Only the lines starting at the one that contains "How far from the camera does" and running to the end should be repeated, exactly as written.

□ □ □ □

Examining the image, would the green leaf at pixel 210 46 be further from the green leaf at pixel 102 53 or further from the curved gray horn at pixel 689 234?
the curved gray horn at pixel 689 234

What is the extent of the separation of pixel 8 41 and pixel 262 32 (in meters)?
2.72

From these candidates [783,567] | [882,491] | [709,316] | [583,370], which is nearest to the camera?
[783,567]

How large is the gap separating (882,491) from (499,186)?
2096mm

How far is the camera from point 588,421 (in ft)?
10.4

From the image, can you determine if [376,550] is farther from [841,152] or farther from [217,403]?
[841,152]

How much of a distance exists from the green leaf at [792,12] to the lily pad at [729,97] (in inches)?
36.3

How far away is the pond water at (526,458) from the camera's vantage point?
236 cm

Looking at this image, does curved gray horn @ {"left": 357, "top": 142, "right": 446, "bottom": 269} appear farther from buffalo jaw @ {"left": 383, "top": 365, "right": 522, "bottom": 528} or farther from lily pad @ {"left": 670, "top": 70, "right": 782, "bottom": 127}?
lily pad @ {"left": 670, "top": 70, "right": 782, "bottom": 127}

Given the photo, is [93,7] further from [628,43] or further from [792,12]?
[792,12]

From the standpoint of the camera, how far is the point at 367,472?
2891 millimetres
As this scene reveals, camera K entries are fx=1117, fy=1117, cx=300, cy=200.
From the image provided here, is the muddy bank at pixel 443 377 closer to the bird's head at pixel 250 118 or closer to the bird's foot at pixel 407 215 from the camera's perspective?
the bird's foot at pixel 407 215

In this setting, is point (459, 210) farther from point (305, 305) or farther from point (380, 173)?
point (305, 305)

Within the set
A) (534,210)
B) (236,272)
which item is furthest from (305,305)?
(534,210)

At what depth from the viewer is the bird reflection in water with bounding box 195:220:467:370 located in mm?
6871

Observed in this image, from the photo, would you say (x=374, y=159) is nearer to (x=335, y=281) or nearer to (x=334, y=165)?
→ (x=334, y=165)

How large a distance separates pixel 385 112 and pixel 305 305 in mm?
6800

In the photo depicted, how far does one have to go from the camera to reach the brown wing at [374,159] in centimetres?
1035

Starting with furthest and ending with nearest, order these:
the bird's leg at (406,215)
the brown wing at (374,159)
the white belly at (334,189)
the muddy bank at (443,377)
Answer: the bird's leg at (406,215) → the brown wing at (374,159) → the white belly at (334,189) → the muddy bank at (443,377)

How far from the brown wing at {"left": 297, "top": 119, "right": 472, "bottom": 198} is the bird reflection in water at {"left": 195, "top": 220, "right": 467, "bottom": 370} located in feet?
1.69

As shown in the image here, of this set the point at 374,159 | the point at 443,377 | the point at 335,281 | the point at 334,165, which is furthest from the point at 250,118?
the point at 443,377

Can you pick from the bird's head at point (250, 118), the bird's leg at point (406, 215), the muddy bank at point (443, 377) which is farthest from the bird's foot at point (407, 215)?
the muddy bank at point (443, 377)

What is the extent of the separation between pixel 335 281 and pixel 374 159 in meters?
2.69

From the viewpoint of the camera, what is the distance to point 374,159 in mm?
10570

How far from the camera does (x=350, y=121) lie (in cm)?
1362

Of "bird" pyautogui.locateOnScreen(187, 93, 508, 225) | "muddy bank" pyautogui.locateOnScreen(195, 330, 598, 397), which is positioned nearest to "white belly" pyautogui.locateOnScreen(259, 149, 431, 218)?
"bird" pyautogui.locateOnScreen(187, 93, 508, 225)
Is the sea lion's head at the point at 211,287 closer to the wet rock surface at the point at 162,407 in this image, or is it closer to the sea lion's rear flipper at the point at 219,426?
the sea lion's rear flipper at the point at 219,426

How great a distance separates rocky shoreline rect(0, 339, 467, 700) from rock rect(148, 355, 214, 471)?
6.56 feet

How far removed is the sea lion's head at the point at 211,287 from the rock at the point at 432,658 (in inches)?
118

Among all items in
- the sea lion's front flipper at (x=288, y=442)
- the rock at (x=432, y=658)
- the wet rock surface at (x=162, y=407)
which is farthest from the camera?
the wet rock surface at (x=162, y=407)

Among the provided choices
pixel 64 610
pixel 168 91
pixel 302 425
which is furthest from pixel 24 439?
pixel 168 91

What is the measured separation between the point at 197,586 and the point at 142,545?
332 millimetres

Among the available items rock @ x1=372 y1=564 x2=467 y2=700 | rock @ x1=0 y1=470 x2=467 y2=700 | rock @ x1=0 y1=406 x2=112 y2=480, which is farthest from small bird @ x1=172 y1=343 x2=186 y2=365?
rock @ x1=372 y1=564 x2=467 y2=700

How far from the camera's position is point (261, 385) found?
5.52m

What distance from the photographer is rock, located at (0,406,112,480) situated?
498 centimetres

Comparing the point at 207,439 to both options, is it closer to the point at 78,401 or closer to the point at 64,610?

□ □ □ □

» **ANSWER FOR THE TASK**
How far from the camera does (x=350, y=121) lie (in cm)?
1362

Of "bird" pyautogui.locateOnScreen(187, 93, 508, 225) | "muddy bank" pyautogui.locateOnScreen(195, 330, 598, 397), which is positioned nearest to "white belly" pyautogui.locateOnScreen(259, 149, 431, 218)?
"bird" pyautogui.locateOnScreen(187, 93, 508, 225)
Is the sea lion's head at the point at 211,287 closer to the wet rock surface at the point at 162,407 in this image, or is it closer to the sea lion's rear flipper at the point at 219,426?
the sea lion's rear flipper at the point at 219,426

How great a distance separates rocky shoreline rect(0, 339, 467, 700) from rock rect(148, 355, 214, 471)?
6.56 feet

How far removed is the sea lion's head at the point at 211,287 from the rock at the point at 432,658 (in inches)?
118

Among all items in
- the sea lion's front flipper at (x=288, y=442)
- the rock at (x=432, y=658)
- the wet rock surface at (x=162, y=407)
which is farthest from the camera?
the wet rock surface at (x=162, y=407)

Among the provided choices
pixel 64 610
pixel 168 91
pixel 302 425
which is furthest from pixel 24 439?
pixel 168 91

What is the measured separation between the point at 197,586 and the point at 142,545?
332 millimetres

Among the available items rock @ x1=372 y1=564 x2=467 y2=700 | rock @ x1=0 y1=470 x2=467 y2=700 | rock @ x1=0 y1=406 x2=112 y2=480, which is farthest from small bird @ x1=172 y1=343 x2=186 y2=365?
rock @ x1=372 y1=564 x2=467 y2=700

How far from the camera's position is point (261, 385) found?
5.52m

What distance from the photographer is rock, located at (0,406,112,480) situated?
498 centimetres

Comparing the point at 207,439 to both options, is it closer to the point at 78,401 or closer to the point at 64,610?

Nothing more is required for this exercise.